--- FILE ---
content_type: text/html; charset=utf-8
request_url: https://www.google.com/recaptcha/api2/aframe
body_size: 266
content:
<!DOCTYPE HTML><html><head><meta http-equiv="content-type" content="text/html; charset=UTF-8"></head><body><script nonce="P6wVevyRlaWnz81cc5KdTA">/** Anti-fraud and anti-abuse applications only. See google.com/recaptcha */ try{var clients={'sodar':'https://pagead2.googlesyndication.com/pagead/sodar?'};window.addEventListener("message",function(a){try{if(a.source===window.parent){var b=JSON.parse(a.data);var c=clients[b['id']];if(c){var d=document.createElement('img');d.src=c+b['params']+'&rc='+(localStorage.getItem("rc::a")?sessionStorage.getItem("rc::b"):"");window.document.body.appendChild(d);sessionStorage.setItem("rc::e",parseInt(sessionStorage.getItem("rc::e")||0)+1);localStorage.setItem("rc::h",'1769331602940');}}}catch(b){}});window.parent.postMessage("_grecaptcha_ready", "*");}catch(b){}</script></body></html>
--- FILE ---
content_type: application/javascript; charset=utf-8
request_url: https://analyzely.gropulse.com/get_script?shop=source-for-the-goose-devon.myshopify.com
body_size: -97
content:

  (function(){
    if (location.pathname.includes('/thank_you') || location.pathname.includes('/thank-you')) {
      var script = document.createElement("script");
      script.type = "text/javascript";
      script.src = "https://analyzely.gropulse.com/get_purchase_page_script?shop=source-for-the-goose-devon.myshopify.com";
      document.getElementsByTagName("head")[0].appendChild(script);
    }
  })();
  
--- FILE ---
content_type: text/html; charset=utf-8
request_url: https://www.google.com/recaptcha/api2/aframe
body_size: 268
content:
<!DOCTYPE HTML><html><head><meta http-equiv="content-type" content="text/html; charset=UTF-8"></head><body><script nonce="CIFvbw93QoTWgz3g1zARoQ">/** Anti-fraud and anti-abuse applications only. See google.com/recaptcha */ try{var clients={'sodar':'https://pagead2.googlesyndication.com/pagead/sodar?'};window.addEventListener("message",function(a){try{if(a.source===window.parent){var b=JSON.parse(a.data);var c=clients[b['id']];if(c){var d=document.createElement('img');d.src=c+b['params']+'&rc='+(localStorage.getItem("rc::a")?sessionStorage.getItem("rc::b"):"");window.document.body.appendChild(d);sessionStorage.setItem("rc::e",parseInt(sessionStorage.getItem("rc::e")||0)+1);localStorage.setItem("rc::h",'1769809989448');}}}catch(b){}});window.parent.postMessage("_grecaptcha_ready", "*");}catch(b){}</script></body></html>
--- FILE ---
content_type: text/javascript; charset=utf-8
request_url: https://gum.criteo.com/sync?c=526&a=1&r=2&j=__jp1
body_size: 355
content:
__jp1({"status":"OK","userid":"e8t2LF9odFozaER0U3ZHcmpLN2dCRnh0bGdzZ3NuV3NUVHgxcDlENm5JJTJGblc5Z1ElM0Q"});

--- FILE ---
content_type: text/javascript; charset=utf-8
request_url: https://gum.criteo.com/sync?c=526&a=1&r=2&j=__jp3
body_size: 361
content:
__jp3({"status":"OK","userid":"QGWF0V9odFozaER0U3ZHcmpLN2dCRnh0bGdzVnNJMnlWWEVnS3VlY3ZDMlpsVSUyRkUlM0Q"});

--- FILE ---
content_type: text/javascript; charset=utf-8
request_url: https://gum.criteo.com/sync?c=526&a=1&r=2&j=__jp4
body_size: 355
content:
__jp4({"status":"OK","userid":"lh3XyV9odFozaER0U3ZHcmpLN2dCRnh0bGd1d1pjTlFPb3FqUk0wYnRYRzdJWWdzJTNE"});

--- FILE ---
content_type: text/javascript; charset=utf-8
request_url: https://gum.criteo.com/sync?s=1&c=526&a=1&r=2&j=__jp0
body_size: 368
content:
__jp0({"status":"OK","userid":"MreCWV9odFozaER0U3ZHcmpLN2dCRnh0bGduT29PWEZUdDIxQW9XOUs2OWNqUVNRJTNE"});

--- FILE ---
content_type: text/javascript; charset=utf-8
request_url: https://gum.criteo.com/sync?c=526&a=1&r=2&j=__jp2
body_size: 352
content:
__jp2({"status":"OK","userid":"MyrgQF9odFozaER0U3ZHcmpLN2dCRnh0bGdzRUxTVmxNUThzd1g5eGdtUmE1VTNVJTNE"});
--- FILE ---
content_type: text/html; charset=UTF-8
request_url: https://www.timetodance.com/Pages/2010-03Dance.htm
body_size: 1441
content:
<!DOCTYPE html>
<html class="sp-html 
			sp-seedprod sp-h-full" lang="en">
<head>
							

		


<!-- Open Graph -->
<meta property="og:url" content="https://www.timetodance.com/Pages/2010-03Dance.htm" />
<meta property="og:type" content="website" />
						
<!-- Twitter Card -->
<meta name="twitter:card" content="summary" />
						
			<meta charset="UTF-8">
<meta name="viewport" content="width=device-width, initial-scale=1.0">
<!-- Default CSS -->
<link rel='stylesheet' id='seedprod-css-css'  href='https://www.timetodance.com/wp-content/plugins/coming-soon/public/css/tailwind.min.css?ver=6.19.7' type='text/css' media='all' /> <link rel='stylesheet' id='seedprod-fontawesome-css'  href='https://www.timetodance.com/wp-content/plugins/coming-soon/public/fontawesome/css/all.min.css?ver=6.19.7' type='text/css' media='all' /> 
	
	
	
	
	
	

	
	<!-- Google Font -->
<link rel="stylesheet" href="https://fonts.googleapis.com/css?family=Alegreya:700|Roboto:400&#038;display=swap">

== Exercise aim ==
Among the records above, repeat exactly the line with "<!-- Open Graph -->", the line with "<!-- Default CSS -->", and every line in between, and only those.

== Worked solution ==
<!-- Open Graph -->
<meta property="og:url" content="https://www.timetodance.com/Pages/2010-03Dance.htm" />
<meta property="og:type" content="website" />
						
<!-- Twitter Card -->
<meta name="twitter:card" content="summary" />
						
			<meta charset="UTF-8">
<meta name="viewport" content="width=device-width, initial-scale=1.0">
<!-- Default CSS -->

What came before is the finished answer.